■ **Tarea A**:
Según el texto sobre la indumentaria en verano, ¿qué prendas llevan hoy muchos hombres por las calles a causa del calor? Enuméralas todas.
■ **Tarea B**:
Por favor, copia literalmente el fragmento del texto sobre la indumentaria en verano comprendido entre "La verdad más" y "llena de imperfecciones.", ambos incluidos.
■ **Tarea C**:
Responde a estas preguntas sobre el texto sobre la indumentaria en verano:
(i) ¿Qué dos prendas masculinas se echan de menos por las calles de las ciudades?
(ii) ¿Con qué animales comparten las sombras los ancianos de los pueblos?
(iii) ¿Dónde se encuentra cada estío el mejor muestrario de cómo somos realmente?

───── Texto para leer ─────

En esta tierra de extremos, y no sólo en lo político, te asfixias durante el día y casi pasas frío cuando amanece. Así es Castilla y, por extensión, España. Como para mostrar perplejidad ante nuestra falta de ponderación en las cosas cotidianas.
De unos años a esta parte, por las calles de las ciudades ya no es que se echen de menos las corbatas y las americanas (proscritas desde hace una década, por lo menos) sino que el calor hace que muchos hombres anden sobre sandalias y en calzones, luciendo canillas blancas, pelos negros hacia la entrepierna, camisetas que remarcan la barriga cervecera y gorras que coronan la tonsura del calvo. Abundan los adefesios, sin decoro y sin freno.
Es con el asfalto fundido bajo nuestros pies cuando más sospechamos que la urbanidad se ha refugiado en los pueblos, entre los viejos con billete sacado para el último viaje. Los del bastón y el sombrero, las del vestido floreado y el peinado con permanente, esos ancianos que comparten las escasas sombras arrimados a la pared con el solemne galgo y el gato somnoliento, aislándose como pueden del bullicio de los veraneantes, son ya casi el último ejemplo de la compostura indumentaria.
Hace muchos milenios que el vestido vale más por lo que disimula ante los demás que por lo que protege de las inclemencias. Eso lo saben bien, sin necesidad de pensarlo, los más inteligentes. Lo desdeñan, los zafios.
La verdad más universal, mientras los físicos no se pongan de acuerdo para resolver los misterios cuánticos, es que todos somos feos. Unos más que otros, claro, pero lo más general es que la fina capa que mantiene las vísceras al resguardo del aire esté llena de imperfecciones.
El mejor muestrario de cómo somos realmente lo encontramos, con cada estío, en las piscinas. Un escaparate tan variado como mortífero, si no se administra uno adecuadamente la dosis.

───── Listado facilitado ─────

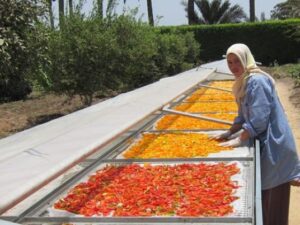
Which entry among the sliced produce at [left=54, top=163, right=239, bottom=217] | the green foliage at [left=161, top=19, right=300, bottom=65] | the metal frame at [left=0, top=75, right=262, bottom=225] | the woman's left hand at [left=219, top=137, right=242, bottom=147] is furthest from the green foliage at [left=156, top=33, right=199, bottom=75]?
the sliced produce at [left=54, top=163, right=239, bottom=217]

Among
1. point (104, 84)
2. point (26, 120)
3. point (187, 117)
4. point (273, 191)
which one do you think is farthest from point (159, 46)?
point (273, 191)

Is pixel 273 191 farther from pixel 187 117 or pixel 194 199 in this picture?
pixel 187 117

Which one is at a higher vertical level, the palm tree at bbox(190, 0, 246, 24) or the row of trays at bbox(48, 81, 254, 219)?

─────

■ **Respuesta escrita A**:
Sandalias, calzones, camisetas y gorras.

■ **Respuesta escrita B**:
La verdad más universal, mientras los físicos no se pongan de acuerdo para resolver los misterios cuánticos, es que todos somos feos. Unos más que otros, claro, pero lo más general es que la fina capa que mantiene las vísceras al resguardo del aire esté llena de imperfecciones.

■ **Respuesta escrita C**:
(i) Las corbatas y las americanas.
(ii) Con el galgo y el gato.
(iii) En las piscinas.